Subham Tripathi
Subham Tripathi

Reputation: 2733

Replacing a string having double slash using sed or awk in linux

I wish to replace this

<property name="sourceUrl" value="file://D:/Uploaded Files?move=../../backup&amp;include=.*.ok"/>

with this

<property name="sourceUrl" value="file:///tmp/ETL-Files?move=../../backup&amp;include=.*.ok"/>

I am following an approach to first find the line number and then replace that line with the desired text, but that is not happening because of the < present at the start of the line.
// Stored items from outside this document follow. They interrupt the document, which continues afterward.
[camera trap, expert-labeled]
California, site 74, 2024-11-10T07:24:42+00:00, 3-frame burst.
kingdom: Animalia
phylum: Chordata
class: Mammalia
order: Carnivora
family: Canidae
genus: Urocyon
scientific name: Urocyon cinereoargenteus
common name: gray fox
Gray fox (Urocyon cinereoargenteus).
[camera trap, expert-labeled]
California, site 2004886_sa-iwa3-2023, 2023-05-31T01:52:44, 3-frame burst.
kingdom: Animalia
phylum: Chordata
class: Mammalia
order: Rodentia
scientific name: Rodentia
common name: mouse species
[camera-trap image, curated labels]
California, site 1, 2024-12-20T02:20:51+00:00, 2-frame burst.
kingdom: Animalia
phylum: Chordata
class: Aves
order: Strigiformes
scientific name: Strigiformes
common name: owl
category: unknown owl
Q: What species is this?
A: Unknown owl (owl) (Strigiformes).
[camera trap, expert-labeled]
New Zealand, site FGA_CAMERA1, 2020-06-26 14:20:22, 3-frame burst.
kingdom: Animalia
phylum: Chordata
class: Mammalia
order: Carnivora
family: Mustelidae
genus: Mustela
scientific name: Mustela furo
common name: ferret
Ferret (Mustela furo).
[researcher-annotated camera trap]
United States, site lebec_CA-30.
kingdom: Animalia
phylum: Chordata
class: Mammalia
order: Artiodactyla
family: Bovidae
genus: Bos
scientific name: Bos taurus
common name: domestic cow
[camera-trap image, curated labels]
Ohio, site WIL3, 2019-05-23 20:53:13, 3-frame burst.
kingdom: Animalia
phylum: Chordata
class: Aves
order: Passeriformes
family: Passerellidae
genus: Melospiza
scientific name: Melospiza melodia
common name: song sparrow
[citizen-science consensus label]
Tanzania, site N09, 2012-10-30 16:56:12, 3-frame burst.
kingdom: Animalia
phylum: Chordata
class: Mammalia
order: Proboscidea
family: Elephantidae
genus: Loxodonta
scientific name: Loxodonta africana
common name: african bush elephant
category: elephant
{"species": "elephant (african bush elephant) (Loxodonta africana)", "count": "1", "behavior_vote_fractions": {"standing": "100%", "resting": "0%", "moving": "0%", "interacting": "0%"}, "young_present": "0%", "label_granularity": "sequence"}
 grep -n  ^<property name="sourceUrl" value= etl-job-context.xml

How can I solve this, or is there any better approach?

Upvotes: 0

Views: 208

Answers (1)

Avinash Raj
Avinash Raj

Reputation: 174706

You may use sed.

sed 's~\(<property *name="sourceUrl" *value="\)[^?]*~\1file:///tmp/ETL-Files~g' file

Basic sed uses the Basic Regular Expression engine for matching. In BRE \(..\) is called a capturing group. So this would capture all chars which exist from the property tag up to the value parameter. And the remaining chars up to ? were matched by [^?]*, which means to match any char but ?, zero or more times.

Sed uses some special chars as delimiters. Here I used ~ because the replacement string contains / slashes. \1 in the replacement refers to the chars which captured by group index 1. And the following chars will be appednded next to the captured chars. Note that the matched chars are automatically removed during replacement.